- [AIM OF THE EXERCISE]
Two lines in the listing below mark the span: one contains "body_size: 267" and one contains "Anti-fraud and anti-abuse". Reproduce both of them and everything between, exactly.

* * *

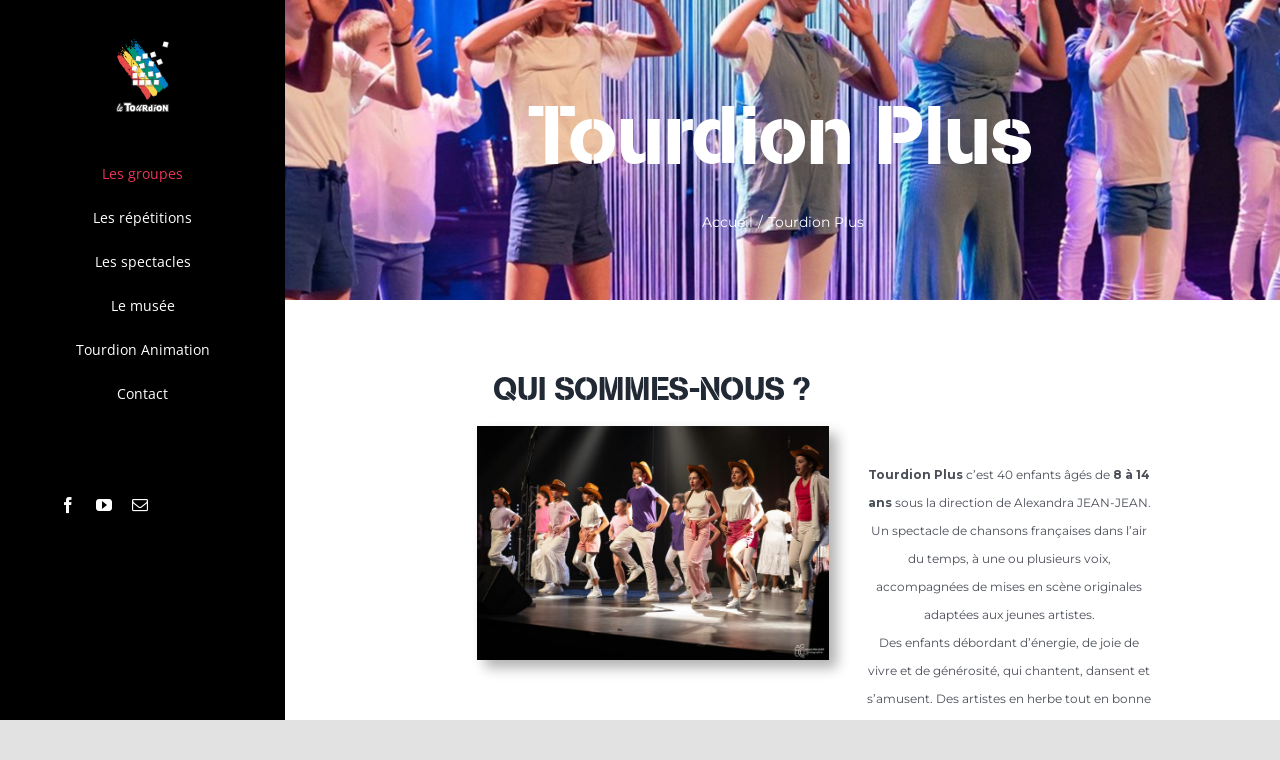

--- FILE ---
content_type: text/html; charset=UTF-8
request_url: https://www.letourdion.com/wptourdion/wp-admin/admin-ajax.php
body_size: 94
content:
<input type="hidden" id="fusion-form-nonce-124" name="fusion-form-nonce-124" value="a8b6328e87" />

* * *

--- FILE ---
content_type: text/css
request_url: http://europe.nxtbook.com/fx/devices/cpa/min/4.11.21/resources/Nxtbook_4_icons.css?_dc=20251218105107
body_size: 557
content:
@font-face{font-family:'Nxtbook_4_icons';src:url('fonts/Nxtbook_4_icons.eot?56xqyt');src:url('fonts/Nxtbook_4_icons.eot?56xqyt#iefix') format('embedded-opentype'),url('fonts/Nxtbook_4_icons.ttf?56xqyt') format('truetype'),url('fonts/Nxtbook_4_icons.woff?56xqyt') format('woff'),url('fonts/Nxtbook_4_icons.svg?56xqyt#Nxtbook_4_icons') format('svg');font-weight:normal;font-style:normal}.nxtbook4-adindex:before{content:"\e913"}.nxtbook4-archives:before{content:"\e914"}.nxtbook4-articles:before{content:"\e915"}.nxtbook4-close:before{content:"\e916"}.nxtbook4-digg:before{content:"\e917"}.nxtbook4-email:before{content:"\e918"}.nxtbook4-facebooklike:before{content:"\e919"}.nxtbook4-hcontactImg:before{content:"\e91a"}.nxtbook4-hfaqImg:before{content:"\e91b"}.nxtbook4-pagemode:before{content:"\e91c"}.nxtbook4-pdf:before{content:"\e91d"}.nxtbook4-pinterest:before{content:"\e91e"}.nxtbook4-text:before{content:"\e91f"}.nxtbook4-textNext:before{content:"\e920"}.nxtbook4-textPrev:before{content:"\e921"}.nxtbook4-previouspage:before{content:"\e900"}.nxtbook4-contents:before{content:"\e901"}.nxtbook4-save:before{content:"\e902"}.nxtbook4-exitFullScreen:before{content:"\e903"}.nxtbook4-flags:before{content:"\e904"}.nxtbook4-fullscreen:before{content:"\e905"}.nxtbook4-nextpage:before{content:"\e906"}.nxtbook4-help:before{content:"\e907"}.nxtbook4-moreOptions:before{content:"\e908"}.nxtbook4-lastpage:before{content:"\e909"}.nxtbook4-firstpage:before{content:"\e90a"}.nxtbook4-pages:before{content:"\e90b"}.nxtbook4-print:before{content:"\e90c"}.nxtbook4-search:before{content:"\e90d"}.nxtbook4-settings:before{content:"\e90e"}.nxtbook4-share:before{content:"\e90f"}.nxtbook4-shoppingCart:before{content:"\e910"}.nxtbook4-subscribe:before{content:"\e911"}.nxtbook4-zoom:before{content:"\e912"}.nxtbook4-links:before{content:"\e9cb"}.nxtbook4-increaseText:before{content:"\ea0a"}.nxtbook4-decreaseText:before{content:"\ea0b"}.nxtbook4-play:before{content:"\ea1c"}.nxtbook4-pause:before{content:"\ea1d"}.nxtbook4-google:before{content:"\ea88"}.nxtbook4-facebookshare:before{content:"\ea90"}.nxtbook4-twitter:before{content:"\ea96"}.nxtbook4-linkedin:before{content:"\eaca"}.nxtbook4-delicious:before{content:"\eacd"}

* * *

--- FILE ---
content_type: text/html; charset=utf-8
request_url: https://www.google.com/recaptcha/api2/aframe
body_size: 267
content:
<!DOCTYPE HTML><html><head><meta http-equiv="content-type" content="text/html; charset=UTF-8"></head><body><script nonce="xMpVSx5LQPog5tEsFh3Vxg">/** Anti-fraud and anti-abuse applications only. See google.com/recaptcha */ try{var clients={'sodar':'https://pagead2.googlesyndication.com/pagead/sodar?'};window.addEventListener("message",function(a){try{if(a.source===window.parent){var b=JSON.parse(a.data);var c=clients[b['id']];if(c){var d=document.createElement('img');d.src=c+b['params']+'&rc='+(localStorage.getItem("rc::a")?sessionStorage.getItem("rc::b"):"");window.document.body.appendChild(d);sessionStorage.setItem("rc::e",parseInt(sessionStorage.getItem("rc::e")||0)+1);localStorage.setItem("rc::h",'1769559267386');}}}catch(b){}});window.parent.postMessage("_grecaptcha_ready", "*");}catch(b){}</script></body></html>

* * *

- [RESULT]
body_size: 267
content:
<!DOCTYPE HTML><html><head><meta http-equiv="content-type" content="text/html; charset=UTF-8"></head><body><script nonce="xMpVSx5LQPog5tEsFh3Vxg">/** Anti-fraud and anti-abuse applications only. See google.com/recaptcha */ try{var clients={'sodar':'https://pagead2.googlesyndication.com/pagead/sodar?'};window.addEventListener("message",function(a){try{if(a.source===window.parent){var b=JSON.parse(a.data);var c=clients[b['id']];if(c){var d=document.createElement('img');d.src=c+b['params']+'&rc='+(localStorage.getItem("rc::a")?sessionStorage.getItem("rc::b"):"");window.document.body.appendChild(d);sessionStorage.setItem("rc::e",parseInt(sessionStorage.getItem("rc::e")||0)+1);localStorage.setItem("rc::h",'1769559267386');}}}catch(b){}});window.parent.postMessage("_grecaptcha_ready", "*");}catch(b){}</script></body></html>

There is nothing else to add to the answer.